Alexander's behavior was conditioned along certain lines—heroism, courage, strength, superstition, bisexuality, intoxication, cruelty. He bestrode Europe and Asia like a supernatural figure.
In this succinct portrait of Alexander the Great, distinguished scholar and historian Norman Cantor draws on the major writings of Alexander's contemporaries as well as the most recent psychological and cultural studies to illuminate this most legendary of men—a great figure in the ancient world whose puzzling personality greatly fueled his military accomplishments. Cantor describes Alexander's ambiguous relationship with his father, Philip II of Macedon; his oedipal involvement with his mother, the Albanian princess Olympias; and his bisexuality. He traces Alexander's attempts to bridge the East and West, the Greek and Persian worlds, using Achilles, hero of the Trojan War, as his model. Finally, Cantor explores Alexander's view of himself in relation to the pagan gods of Greece and Egypt.
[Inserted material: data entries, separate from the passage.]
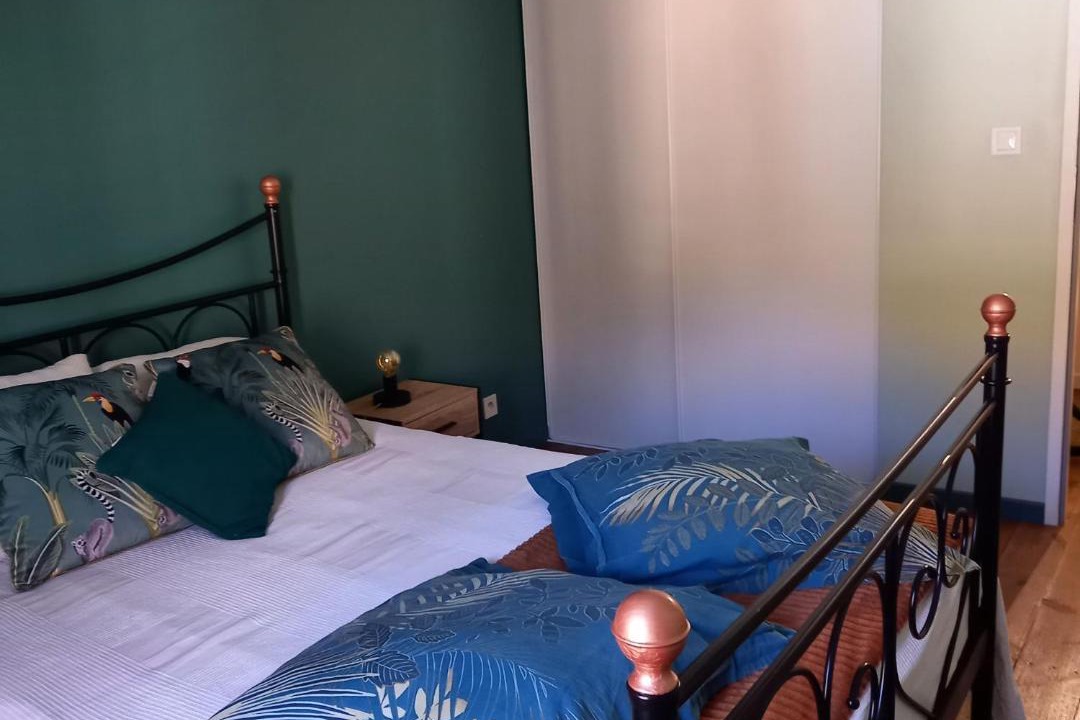 Photo of Bedroom in Auzon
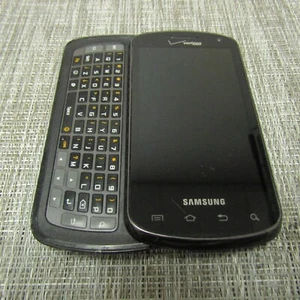 SAMSUNG STRATOSPHERE (VERIZON WIRELESS) CLEAN ESN, UNTESTED, PLEASE READ!! 57045 - Picture 1 of 2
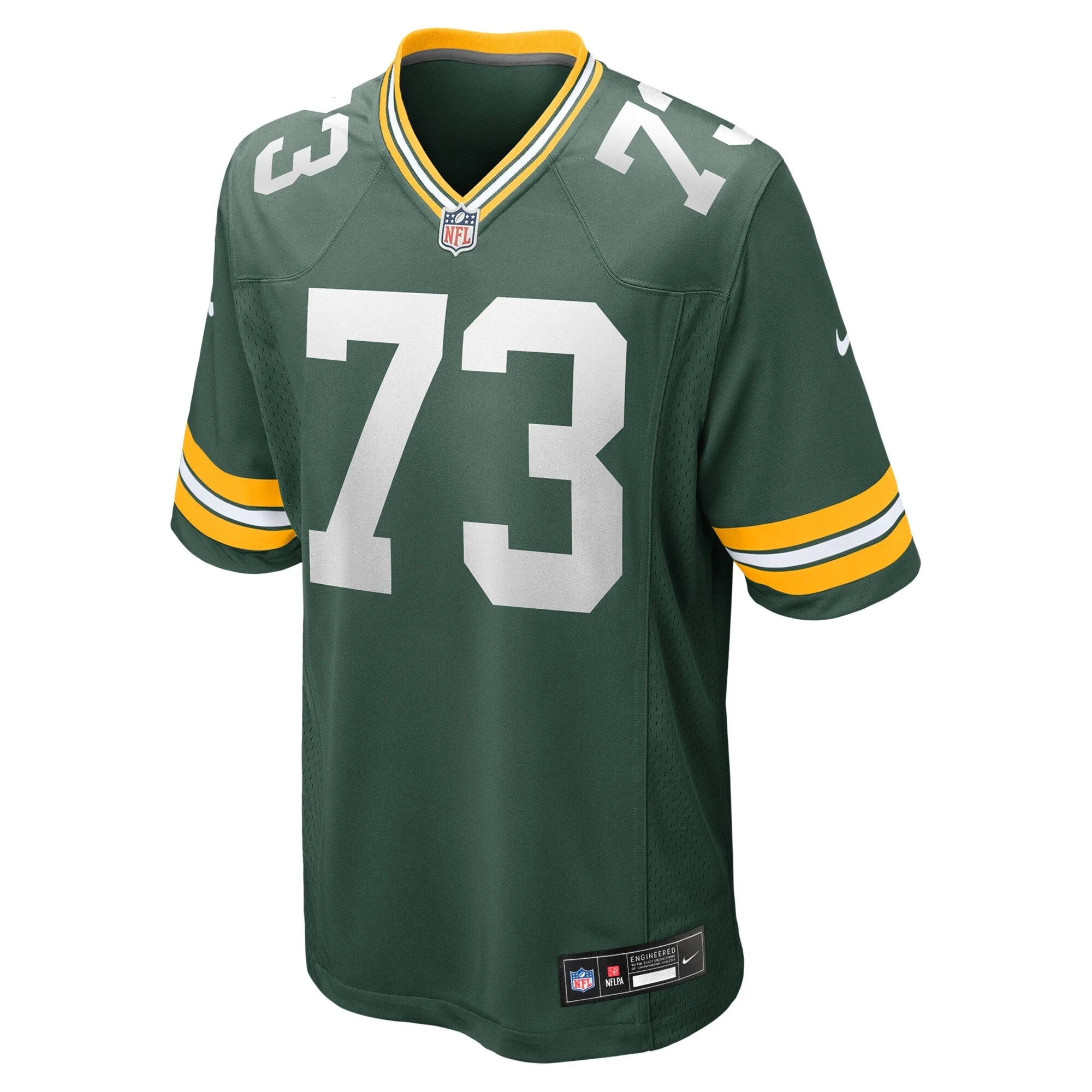 Andre Dillard Green Bay Packers Nike  Game Jersey -  Green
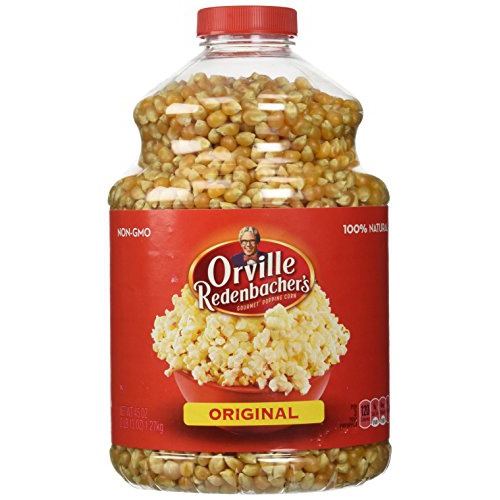  Orville Redenbachers Orville Redenbacher Gourmet Popcorn, Jar-45 OZ (45 Ounce)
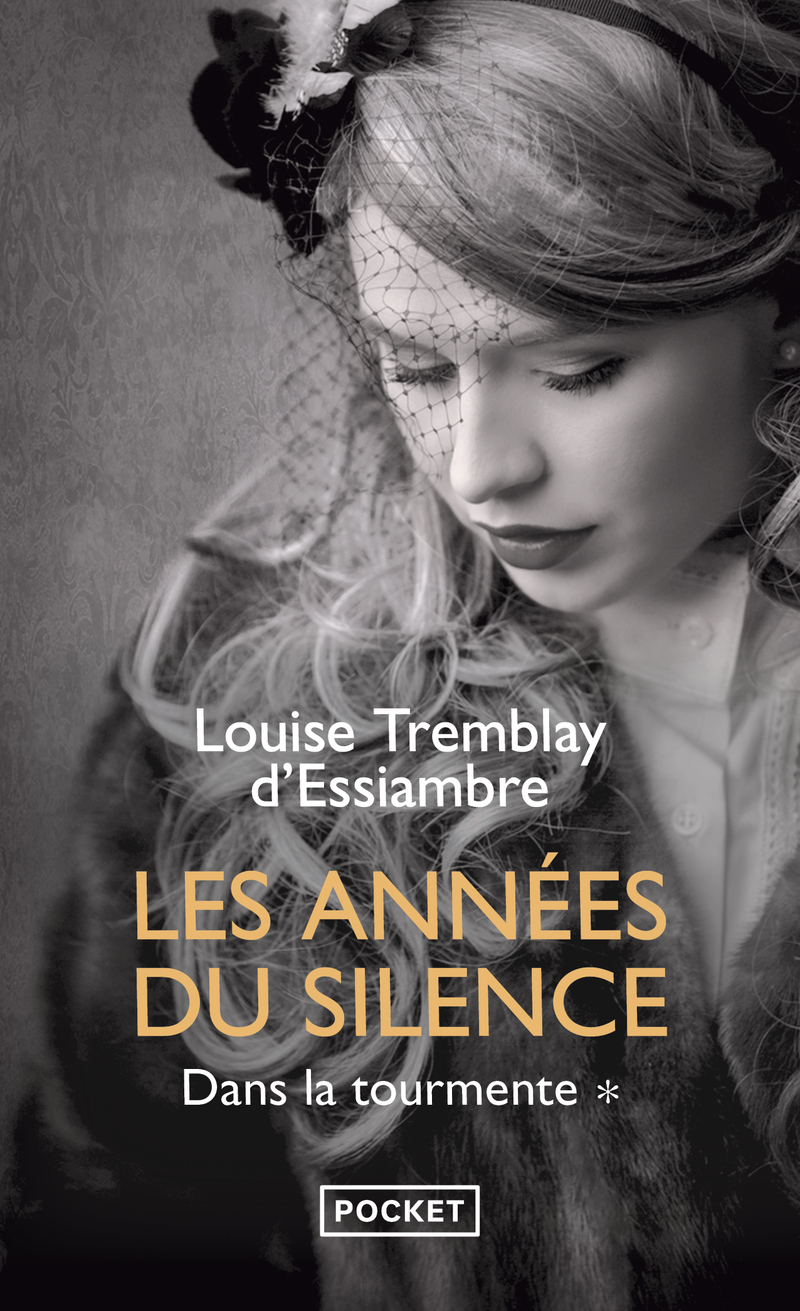 Les années du silence - tome 1 Dans la tourmente (Poche)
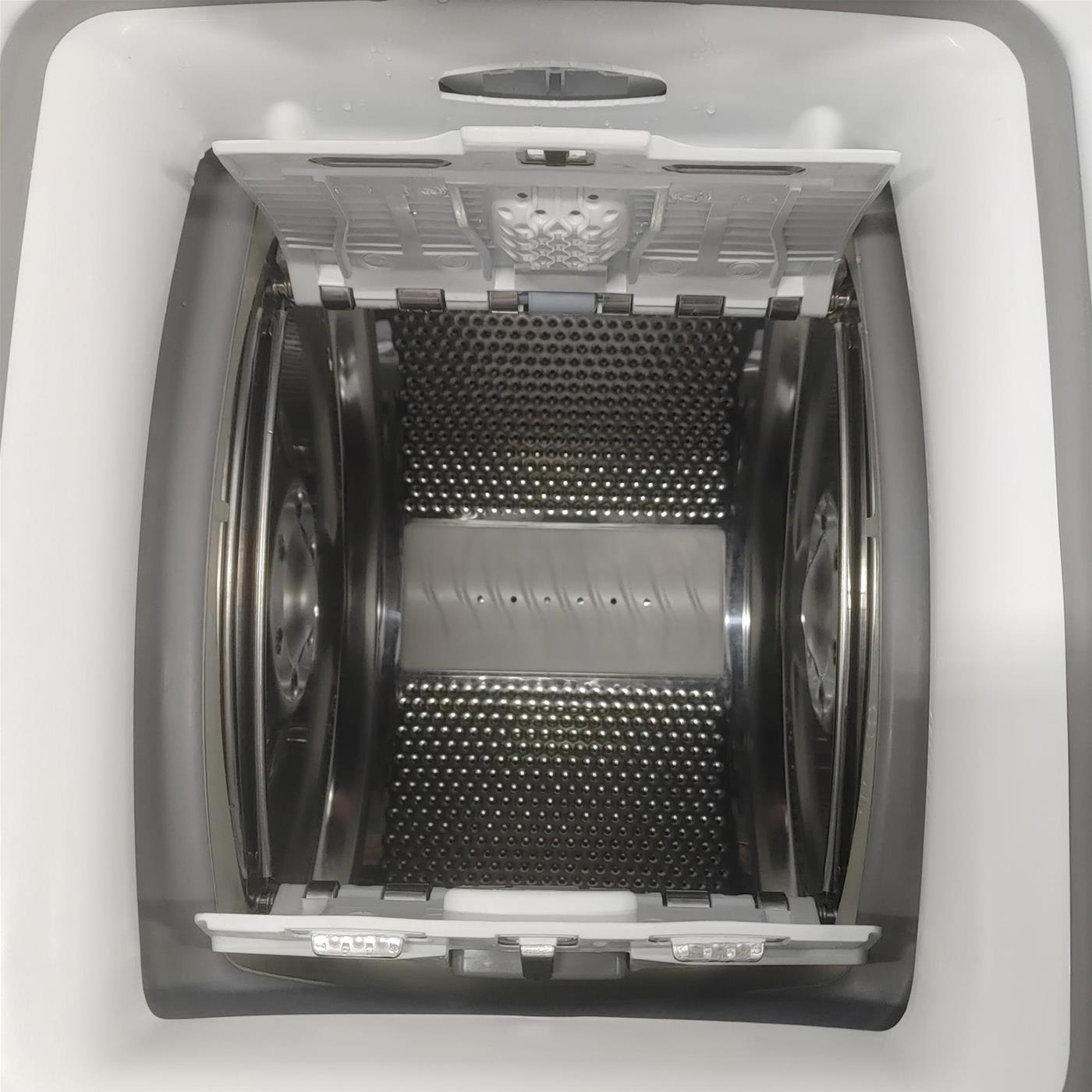 Lavatrice Hoover HLPT476DAM5-S Classe A 7 Kg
More than a biography, Cantor's Alexander the Great is a psychological rendering of a man of his time.
Norman F. Cantor was Emeritus Professor of history, sociology, and comparative literature at New York University. His many books include In the Wake of the Plague, Inventing the Middle Ages, and The Civilization of the Middle Ages, the most widely read narrative of the Middle Ages in the English language. He died in 2004.
Bronson Pinchot, an Audie Award–winning narrator and Audible’s Narrator of the Year for 2010, received his education at Yale University. He restores Greek Revival buildings and appears in television, film, and on stage whenever the pilasters and entablatures overwhelm him.